TULGEY WOOD, DEVILS TOWER, WYOMING
Ok, we cheated: This route is rated 5.10a, due to some finger cracks and laybacking on the first two pitches. But the actual crux, pictured here, is 5.9. Wait, does that make any sense? Maybe not, but top out pitch three and you’ll know it’s the truth. For mellower Devils Tower 5.9s, try Walt Bailey (fingers to hands), Assembly Line (endurance thin hands), and Soler (as soft as 5.9 gets at the Tower, which isn’t very soft).
NORTH OVERHANG, JOSHUA TREE NATIONAL PARK, CALIFORNIA
If you’ve camped at Hidden Valley—and if you haven’t, you need to get your road trip on—then you’ve ogled this impressive roof crack looming near the top of Intersection Rock. If you first dismissed it as a 5.11, sorry, no excuses. Take a breath, head out past a couple of bolts, and gun for a nice crack at the lip, as Stephanie Antezana demonstrates here. Other Josh 5.9s not to miss include Pope’s Crack and Touch and Go on Echo Rock, Breakfast of Champions (5.8 in the book, but you decide) in the Wonderland, and Direct South Face of Moosedog in Indian Cover (another roof crack).
RECOMBEAST, CATHEDRAL LEDGE, NORTH CONWAY, NEW HAMPSHIRE
Add this variation to one of the Northeast’s most classic lines, the four-pitch Recompense, and you’ll be hard-pressed to find a better 5.9 anywhere. Here, Sara Reeder busts a move on the big, booming beast flake. Want more? For long Cathedral 5.9s, Diedre is the next one to hit, while classic one-pitchers include Bird’s Nest and They Died Laughing (don’t worry, not at you) on the Practice Slab, and Nutcracker and Chicken Delight on the Barber Wall.

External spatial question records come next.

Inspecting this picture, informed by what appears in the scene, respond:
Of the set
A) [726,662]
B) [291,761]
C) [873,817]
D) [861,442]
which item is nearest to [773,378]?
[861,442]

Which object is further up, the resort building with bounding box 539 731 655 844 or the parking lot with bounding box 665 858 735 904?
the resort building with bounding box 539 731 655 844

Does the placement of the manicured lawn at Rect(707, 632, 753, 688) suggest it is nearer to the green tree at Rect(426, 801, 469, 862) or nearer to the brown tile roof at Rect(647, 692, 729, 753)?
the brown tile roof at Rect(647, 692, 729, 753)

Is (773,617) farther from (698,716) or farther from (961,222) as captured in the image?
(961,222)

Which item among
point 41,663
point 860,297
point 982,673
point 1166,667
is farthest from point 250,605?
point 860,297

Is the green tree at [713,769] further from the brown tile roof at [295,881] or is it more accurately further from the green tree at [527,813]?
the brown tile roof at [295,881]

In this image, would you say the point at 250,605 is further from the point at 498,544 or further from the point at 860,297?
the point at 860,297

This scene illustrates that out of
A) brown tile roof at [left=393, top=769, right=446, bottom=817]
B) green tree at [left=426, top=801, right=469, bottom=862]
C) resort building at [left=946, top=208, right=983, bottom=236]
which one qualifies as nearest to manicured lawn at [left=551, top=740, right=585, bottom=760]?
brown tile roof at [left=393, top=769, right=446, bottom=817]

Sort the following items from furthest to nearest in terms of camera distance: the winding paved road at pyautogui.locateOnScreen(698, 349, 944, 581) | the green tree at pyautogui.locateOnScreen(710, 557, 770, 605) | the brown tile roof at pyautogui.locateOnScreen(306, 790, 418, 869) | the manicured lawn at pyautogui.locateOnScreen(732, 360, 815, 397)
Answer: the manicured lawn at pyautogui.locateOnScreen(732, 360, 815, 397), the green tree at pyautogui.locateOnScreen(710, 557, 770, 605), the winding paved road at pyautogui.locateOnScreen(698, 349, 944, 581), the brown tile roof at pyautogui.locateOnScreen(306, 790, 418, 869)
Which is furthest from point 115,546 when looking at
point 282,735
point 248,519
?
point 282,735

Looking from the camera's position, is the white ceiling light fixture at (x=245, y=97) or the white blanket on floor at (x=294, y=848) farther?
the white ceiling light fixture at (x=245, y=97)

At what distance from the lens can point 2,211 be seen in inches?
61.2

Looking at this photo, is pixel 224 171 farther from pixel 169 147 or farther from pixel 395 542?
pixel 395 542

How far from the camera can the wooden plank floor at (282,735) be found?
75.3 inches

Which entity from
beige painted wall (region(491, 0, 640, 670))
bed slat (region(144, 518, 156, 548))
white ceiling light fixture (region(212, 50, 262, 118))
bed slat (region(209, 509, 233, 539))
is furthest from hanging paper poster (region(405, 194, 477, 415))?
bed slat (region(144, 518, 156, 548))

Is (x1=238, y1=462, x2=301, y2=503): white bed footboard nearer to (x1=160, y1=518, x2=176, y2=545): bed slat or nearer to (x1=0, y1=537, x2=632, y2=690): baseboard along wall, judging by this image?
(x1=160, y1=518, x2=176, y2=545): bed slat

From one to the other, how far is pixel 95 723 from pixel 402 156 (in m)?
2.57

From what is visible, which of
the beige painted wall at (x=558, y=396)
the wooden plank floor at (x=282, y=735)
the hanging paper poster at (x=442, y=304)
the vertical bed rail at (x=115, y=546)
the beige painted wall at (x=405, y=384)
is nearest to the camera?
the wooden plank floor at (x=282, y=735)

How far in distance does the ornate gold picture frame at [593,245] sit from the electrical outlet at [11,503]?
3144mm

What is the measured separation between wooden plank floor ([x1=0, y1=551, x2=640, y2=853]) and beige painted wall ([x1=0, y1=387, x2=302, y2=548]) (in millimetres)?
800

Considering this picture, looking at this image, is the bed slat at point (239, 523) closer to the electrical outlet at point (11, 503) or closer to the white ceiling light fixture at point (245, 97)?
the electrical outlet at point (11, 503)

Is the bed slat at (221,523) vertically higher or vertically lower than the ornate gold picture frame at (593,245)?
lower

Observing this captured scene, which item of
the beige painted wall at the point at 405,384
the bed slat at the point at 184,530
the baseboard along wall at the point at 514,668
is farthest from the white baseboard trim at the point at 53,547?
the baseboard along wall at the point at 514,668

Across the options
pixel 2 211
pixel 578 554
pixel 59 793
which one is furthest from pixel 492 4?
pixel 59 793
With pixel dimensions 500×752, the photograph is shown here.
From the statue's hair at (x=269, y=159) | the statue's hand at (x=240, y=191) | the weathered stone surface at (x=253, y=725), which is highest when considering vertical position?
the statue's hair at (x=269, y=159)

LE TETON, SHAWANGUNKS, NEW YORK
It’s a bit of a scramble to get to the money pitch, but, oh, what a payoff. Here, Dan Schwartz is past the stout 5.9 section and onto one of the most exposed arêtes in the area. The Shawangunks, New York’s best-known crag, is a true 5.9 paradise. Among the classics of the grade are Bonnie’s Roof, Directissima, Roseland, CCK Direct, and MF.